You are doing the split in a batch, then running the collection through in a batch, then merging in a batch, yes? Then 5000k doesn’t matter.

That is just three clicks – one per step above – no matter how much you are splitting up. Also, this distributes the work across cluster nodes, and will process just as fast if not faster than the merged file since some can run in parallel.

I’m not sure if the EMBOSS original command line tool can process more at a time or not … but reading the tool form as a reminder to myself, I think this tool really does just process one sequence at a time. So, what you are explaining and doing now is the best way to get your data through.

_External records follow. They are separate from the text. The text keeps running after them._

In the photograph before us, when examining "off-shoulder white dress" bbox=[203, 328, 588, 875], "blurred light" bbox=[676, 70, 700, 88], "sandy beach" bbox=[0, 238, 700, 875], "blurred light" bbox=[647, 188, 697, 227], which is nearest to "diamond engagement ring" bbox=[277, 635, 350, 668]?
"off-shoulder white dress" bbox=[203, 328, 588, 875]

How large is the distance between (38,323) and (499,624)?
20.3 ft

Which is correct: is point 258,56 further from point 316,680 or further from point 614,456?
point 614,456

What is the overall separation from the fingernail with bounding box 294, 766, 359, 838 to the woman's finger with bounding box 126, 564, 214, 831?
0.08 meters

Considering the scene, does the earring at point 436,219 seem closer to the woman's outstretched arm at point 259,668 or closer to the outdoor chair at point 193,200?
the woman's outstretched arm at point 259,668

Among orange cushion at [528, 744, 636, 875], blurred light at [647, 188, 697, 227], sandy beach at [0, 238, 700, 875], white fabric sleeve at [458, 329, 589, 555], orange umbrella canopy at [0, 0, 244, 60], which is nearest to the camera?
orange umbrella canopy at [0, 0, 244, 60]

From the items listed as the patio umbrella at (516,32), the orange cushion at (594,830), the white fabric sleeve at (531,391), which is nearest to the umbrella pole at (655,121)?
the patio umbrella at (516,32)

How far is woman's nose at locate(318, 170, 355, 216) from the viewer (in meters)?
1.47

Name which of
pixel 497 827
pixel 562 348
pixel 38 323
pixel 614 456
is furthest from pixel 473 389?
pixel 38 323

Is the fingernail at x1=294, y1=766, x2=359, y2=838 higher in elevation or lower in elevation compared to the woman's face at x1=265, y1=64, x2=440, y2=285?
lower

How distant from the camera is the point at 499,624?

Maybe I am misunderstanding? So far I think that splitting up the query is the way to get this to processed. Let us know how that works!

Later on, if any of the sub-jobs happens to fail, you can rerun just those (after maybe reviewing the input sequence to make sure that wasn’t the issue). When you rerun, there will be an extra box on the form to replace the new result back into the original collection. There might be a few of these in 5k jobs since some can fail by chance.

Jennaj,
I was able to obtain the 3-frame translation I was looking for by:
Uploading the FASTA file to Galaxy.eu
Used SPLITFASTA to split the FASTA file in a collection of 4530 single FASTA files.
Used SIXPACK to translate the collection of 4530 single FASTA files.
Tried to use Concatenate datasets tail to head (did not work)
Concatenated (locally) in terminal
Thank you very much for your help.

Thanks for letting us know, @BenMulder

An alternative tool is Collapse Collection (also in the tool panel).

But super glad this worked out!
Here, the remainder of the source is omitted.